● GECITEERDE TEKST
*****

Nummer 22/25894/GA
Betreft [klager]
Datum 30 mei 2022
Uitspraak van de beroepscommissie van de RSJ op het beroep van [klager] (hierna: klager)
1. De procedure
Klager heeft beklag ingesteld tegen:
a. het negatieve advies van de vrijhedencommissie (Nh 2021-000603); en
b. de beslissing van de directeur van de locatie Norgerhaven te Veenhuizen (hierna: de directeur) van 18 januari 2022 tot afwijzing van klagers verzoek tot langdurend re-integratieverlof (Nh 2022-000046).
De beklagcommissie bij de locatie Norgerhaven heeft op 11 februari 2022 klager niet-ontvankelijk verklaard in beklag a. en beklag b. ongegrond verklaard. De uitspraak van de beklagcommissie is bijgevoegd.
Klagers raadsman, mr. D.M. Penn, heeft namens klager beroep ingesteld tegen deze uitspraak.
De beroepscommissie heeft klager, zijn raadsman en de directeur in de gelegenheid gesteld hun standpunten schriftelijk (nader) toe te lichten.
2. De standpunten in beroep
Standpunt van klager
Klager heeft verzocht om langdurend re-integratieverlof voor de duur van zes dagen om zijn zakenrelaties te onderhouden. Dit is in de inrichting niet mogelijk. Klager voldoet aan de voorwaarden die artikel 15 van de Regeling tijdelijk verlaten van de inrichting (hierna: de Regeling) stelt, omdat de tijdens het verlof geplande activiteiten in dienst staan van het behouden van zijn baan als ondernemer. Dit betreft een re-integratiedoel dat is vastgelegd in zijn detentie- en re-integratieplan (D&R-plan). De verlofregeling is bedoeld om veroordeelden zo goed mogelijk te laten terugkeren in de samenleving, ook als zij voorafgaand aan de detentie al beschikken over werk en inkomen. Het huidige beleid strekt ertoe dat goed gedrag wordt beloond. De afwijzing van klagers verlofaanvraag ontmoedigt dit juist.

*****

● RIJEN
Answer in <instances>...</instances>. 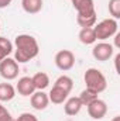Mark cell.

*****

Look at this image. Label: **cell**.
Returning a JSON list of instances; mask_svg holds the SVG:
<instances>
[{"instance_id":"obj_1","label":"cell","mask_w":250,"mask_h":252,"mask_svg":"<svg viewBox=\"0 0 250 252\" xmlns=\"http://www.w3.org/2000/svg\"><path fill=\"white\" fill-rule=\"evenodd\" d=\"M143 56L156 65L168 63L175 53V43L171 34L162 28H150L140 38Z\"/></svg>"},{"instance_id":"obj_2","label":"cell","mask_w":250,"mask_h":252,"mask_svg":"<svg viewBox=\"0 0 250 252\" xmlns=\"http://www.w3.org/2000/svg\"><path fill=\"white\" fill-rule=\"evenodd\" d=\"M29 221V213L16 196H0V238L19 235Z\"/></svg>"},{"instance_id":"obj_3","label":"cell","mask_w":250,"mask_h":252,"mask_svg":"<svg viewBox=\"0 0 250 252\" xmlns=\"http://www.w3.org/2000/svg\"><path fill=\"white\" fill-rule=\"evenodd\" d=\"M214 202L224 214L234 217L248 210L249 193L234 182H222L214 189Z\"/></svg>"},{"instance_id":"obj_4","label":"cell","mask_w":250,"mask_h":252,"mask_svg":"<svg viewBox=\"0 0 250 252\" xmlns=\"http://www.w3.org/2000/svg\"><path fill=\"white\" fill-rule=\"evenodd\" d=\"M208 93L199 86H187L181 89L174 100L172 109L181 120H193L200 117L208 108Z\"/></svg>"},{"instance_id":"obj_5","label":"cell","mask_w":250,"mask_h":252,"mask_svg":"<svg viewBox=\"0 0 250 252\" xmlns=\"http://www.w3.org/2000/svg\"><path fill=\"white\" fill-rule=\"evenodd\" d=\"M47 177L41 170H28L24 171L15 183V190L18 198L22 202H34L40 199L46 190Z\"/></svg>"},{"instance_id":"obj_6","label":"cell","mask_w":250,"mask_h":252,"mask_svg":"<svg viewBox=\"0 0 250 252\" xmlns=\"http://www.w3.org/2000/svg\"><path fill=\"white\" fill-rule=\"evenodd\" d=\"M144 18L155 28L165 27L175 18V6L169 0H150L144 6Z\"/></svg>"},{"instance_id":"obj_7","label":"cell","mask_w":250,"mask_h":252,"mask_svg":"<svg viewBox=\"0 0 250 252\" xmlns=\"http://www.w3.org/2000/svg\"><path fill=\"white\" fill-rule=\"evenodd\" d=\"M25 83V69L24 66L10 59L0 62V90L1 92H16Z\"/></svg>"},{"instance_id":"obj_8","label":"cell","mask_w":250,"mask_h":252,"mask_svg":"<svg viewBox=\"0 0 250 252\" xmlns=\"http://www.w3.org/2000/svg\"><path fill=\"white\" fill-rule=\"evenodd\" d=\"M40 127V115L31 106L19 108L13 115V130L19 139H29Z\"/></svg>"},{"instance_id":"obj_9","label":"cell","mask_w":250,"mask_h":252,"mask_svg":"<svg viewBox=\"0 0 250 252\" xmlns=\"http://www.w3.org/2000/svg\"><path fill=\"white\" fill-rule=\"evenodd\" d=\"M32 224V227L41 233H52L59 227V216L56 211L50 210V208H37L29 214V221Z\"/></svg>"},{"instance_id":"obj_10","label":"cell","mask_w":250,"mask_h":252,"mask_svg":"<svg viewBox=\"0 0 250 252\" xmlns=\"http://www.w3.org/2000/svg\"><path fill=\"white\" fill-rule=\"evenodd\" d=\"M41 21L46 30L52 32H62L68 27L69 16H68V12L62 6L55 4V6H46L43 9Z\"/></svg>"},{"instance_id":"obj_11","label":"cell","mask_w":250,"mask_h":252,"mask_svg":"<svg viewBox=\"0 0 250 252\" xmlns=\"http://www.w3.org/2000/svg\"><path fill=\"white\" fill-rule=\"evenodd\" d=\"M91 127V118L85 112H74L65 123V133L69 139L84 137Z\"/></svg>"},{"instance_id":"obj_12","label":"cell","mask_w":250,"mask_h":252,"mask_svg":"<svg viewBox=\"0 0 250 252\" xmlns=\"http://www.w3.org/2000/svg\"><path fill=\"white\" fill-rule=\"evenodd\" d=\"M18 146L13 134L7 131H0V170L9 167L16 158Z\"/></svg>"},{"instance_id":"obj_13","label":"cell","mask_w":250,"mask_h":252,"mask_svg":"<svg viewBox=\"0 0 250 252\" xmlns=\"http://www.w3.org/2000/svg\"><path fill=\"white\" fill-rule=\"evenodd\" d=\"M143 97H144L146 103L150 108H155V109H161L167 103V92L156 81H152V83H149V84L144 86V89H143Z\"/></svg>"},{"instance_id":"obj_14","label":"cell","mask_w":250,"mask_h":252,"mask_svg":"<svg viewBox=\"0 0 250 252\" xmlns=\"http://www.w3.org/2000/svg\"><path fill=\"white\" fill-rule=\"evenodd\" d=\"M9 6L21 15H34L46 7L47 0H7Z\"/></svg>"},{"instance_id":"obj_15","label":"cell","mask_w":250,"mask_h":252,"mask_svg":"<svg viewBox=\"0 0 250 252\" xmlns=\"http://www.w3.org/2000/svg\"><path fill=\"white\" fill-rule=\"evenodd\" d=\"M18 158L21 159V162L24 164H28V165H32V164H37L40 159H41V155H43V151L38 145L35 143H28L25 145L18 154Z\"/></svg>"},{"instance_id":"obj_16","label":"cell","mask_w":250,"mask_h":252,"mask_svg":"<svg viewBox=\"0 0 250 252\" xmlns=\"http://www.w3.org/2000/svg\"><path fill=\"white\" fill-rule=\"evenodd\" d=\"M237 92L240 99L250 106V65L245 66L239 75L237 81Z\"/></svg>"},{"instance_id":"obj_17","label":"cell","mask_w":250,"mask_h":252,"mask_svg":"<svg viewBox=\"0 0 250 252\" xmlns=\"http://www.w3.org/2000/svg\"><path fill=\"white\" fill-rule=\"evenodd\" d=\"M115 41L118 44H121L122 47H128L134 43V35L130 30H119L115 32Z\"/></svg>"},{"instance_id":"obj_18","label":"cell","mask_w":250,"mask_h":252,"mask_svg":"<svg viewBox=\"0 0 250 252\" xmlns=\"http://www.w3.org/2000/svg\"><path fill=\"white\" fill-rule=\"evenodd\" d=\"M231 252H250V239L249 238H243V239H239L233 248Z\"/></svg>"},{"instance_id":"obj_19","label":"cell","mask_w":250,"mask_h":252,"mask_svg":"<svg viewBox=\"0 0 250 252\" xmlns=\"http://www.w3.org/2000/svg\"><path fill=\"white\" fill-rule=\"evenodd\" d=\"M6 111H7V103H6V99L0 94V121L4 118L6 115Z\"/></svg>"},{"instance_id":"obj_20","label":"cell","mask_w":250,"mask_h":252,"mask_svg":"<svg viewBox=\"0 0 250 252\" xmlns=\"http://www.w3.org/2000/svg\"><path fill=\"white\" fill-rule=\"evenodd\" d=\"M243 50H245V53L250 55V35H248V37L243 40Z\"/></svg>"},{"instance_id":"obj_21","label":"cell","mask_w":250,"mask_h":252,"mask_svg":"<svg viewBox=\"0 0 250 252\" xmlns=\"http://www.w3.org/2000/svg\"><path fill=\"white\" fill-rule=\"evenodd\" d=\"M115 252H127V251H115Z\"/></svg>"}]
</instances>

*****

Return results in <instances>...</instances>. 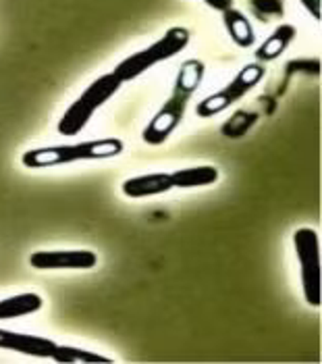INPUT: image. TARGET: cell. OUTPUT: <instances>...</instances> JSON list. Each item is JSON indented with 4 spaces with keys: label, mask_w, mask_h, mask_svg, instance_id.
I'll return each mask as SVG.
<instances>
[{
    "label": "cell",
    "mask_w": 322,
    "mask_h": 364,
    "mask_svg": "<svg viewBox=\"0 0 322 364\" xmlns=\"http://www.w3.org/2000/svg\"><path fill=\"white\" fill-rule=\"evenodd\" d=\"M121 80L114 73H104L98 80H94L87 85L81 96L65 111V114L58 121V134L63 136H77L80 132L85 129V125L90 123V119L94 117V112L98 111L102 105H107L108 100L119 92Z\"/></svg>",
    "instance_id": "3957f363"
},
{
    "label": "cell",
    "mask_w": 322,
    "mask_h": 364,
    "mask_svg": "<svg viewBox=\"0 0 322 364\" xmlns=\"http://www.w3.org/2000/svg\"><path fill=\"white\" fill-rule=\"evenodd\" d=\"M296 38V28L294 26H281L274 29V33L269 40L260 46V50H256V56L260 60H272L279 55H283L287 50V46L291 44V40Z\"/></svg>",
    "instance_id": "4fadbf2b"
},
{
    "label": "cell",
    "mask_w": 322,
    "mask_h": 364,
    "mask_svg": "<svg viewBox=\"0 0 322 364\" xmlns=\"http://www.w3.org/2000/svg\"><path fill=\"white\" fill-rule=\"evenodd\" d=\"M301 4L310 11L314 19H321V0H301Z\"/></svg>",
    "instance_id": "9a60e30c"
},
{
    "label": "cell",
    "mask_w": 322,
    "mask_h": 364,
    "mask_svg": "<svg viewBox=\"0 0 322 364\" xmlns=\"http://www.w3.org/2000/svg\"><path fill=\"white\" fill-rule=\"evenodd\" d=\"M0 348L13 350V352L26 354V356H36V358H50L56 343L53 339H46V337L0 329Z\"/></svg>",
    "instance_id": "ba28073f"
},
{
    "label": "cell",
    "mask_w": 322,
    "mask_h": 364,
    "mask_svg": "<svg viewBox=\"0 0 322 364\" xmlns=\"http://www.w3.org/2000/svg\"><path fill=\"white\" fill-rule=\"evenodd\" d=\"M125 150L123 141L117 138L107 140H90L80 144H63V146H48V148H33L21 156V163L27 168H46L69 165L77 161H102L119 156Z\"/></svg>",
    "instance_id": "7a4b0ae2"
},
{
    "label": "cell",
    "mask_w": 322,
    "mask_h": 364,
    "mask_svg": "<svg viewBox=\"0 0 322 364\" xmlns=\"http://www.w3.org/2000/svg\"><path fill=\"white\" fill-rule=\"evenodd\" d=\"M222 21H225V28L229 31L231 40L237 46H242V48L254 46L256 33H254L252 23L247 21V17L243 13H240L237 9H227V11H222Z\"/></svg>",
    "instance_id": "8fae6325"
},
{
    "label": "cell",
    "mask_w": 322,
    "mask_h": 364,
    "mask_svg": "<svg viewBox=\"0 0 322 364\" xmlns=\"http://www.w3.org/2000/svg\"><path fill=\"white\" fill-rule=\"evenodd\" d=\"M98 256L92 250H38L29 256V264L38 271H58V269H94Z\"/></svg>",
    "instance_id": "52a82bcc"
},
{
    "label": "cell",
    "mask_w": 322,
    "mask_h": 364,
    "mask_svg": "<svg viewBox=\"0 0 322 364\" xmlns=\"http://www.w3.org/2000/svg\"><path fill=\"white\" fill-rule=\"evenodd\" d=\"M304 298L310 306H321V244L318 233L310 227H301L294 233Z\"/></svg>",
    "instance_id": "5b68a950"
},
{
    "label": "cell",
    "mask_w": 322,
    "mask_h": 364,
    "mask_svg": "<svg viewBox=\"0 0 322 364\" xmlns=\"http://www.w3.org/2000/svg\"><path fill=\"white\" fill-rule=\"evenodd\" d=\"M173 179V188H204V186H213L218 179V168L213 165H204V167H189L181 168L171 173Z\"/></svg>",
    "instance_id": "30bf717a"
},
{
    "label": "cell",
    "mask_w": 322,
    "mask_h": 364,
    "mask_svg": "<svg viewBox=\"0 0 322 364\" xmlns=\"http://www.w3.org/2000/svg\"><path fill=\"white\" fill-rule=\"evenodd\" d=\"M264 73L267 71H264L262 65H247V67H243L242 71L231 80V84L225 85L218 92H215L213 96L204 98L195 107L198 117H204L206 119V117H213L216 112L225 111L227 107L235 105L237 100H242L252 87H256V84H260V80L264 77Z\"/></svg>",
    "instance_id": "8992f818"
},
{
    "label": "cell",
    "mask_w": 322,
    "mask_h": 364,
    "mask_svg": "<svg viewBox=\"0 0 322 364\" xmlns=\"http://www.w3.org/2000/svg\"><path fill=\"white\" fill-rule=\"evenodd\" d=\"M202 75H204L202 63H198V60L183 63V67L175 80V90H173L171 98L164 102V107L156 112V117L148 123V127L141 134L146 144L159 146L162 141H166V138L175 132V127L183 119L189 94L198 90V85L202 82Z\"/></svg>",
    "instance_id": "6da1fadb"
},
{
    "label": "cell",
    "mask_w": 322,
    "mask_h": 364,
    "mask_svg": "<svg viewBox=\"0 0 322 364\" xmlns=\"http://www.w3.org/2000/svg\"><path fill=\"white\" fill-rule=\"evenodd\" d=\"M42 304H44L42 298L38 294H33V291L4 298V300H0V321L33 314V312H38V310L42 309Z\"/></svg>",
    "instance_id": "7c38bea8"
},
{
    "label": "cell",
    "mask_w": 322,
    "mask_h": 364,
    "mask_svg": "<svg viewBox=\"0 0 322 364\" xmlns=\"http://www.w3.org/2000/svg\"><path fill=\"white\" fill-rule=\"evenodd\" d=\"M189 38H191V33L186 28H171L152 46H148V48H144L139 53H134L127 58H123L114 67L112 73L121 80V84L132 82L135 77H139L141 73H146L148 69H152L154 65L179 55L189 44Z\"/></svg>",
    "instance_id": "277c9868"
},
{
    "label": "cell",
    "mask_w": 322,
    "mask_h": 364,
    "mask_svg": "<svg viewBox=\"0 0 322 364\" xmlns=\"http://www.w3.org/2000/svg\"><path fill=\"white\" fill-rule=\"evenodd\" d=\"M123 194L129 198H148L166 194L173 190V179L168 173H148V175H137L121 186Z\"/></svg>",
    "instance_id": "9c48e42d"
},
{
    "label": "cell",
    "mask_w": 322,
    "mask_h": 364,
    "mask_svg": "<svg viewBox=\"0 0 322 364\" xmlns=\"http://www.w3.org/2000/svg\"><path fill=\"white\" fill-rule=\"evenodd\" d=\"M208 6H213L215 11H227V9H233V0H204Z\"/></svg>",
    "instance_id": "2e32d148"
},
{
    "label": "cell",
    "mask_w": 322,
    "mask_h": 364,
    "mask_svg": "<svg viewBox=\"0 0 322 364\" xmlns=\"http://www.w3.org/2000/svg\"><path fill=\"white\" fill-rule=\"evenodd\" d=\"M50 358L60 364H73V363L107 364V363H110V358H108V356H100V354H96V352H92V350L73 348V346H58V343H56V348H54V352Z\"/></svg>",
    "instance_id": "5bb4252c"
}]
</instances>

*****

● OPDRACHTEN
(a) Kopieer een deel van de geciteerde tekst woord voor woord. Begin bij de woorden "Nummer 22/25894/GA" en stop na "re-integratieverlof (Nh 2022-000046).".
(b) Noem alle datums die in de geciteerde tekst voorkomen.

● UITWERKINGEN HIERONDER
(a)
Nummer 22/25894/GA
Betreft [klager]
Datum 30 mei 2022
Uitspraak van de beroepscommissie van de RSJ op het beroep van [klager] (hierna: klager)
1. De procedure
Klager heeft beklag ingesteld tegen:
a. het negatieve advies van de vrijhedencommissie (Nh 2021-000603); en
b. de beslissing van de directeur van de locatie Norgerhaven te Veenhuizen (hierna: de directeur) van 18 januari 2022 tot afwijzing van klagers verzoek tot langdurend re-integratieverlof (Nh 2022-000046).

(b)
- 30 mei 2022
- 18 januari 2022
- 11 februari 2022